Tyler Baker, co-chair of the Fenwick & West Antitrust and Unfair Competition Group, was recently quoted in a San Jose Mercury News story entitled, "Wall Street Firms Win in Supreme Court's IPO Ruling."
The U.S. Supreme Court ruled Monday that Wall Street firms accused of rigging hundreds of initial public offerings during the tech boom cannot be sued on antitrust grounds.

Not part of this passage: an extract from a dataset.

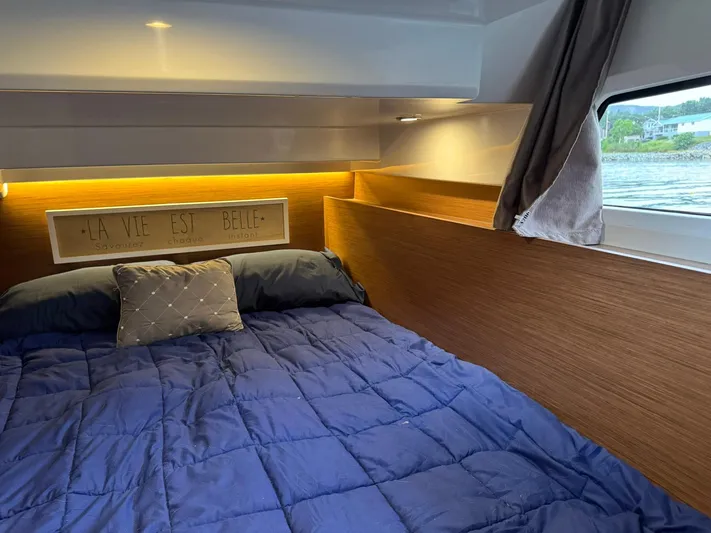  Yacht Photos Pics Cozy cabin interior of 2020 Jeanneau NC 1095 with blue bedding and wood accents.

This decision dramatically limits the size of potential legal settlements, considering federal antitrust law dictates that damages are automatically tripled.
Baker of Fenwick & West said the high court's ruling was a relief. "There is a real risk that people operating in that area will get contrary signals about what they're supposed to be doing."
The antitrust lawsuits claim the investment banking and institutional investing firms profited at the investing public's expense by conspiring to pump up the prices on the IPOs of eBay, Amazon.com and hundreds of other tech stocks so they would soar soon after they began trading publicly.
The question before the Supreme Court was where to draw the line between when to apply antitrust laws rather than leave it to the Securities and Exchange Commission to police its regulatory turf. In this case, the court decided such immunity was warranted because the SEC regulates IPOs, lays out detailed rules governing what steps underwriters can and can't take, and is more consistent and predictable than judges/ juries where interpreting securities law is concerned.